▶ _Page text_:
━━━━━━━━━━━━━━━━

Make it executable and add to cron:
chmod +x archivebox-backup.sh

# Backup daily at 3 AM
crontab -e
0 3 * * * /home/user/archivebox-backup.sh >> /home/user/backup.log 2>&1

Restoring from Backup

Full Restore

# Stop ArchiveBox
pkill -f archivebox  # or docker compose down

# Backup current state (just in case)
mv ~/archivebox/data ~/archivebox/data.old

# Extract backup
mkdir -p ~/archivebox/data
tar -xzf archivebox-backup-20260228.tar.gz -C ~/

# Or if encrypted
gpg -d archivebox-backup-20260228.tar.gz.gpg | tar -xzf - -C ~/

# Restart ArchiveBox
archivebox server  # or docker compose up -d

Database-Only Restore

If you only need to restore the database:
# Stop ArchiveBox
pkill -f archivebox

# Backup current database
cp ~/archivebox/data/index.sqlite3 ~/archivebox/data/index.sqlite3.backup

# Restore from backup
cp ~/archivebox/backups/index-20260228.sqlite3 ~/archivebox/data/index.sqlite3

# Restart ArchiveBox
archivebox server

Selective Restore

Restore specific snapshots:
# Extract specific snapshot from backup
tar -xzf archivebox-backup-20260228.tar.gz \
  --strip-components=3 \
  "home/user/archivebox/data/archive/snapshot-id-here/"

# Move to archive
mv snapshot-id-here ~/archivebox/data/archive/

# Update database (if needed)

━━━━━━━━━━━━━━━━

▶ _Dataset content_:

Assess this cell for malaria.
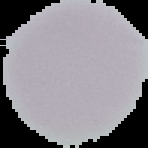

━━━━━━━━━━━━━━━━

▶ _Stated problem 1_:
Output the ArchiveBox backup guide word for word, starting at "Selective Restore" and ending at "database (if needed)".
▶ _Stated problem 2_:
Does the ArchiveBox backup guide support each statement: (a) the backup script is scheduled to run daily at 3 AM, (b) the database-only restore deletes the current database before copying in the backup, (c) the full restore renames the existing data directory to data.old? Answer yes or no for each and quote the deciding words.

▶ _Solution 1_:
Selective Restore

Restore specific snapshots:
# Extract specific snapshot from backup
tar -xzf archivebox-backup-20260228.tar.gz \
  --strip-components=3 \
  "home/user/archivebox/data/archive/snapshot-id-here/"

# Move to archive
mv snapshot-id-here ~/archivebox/data/archive/

# Update database (if needed)

▶ _Solution 2_:
(a) Yes: "# Backup daily at 3 AM" and "0 3 * * * /home/user/archivebox-backup.sh >> /home/user/backup.log 2>&1".
(b) No: "cp ~/archivebox/data/index.sqlite3 ~/archivebox/data/index.sqlite3.backup".
(c) Yes: "mv ~/archivebox/data ~/archivebox/data.old".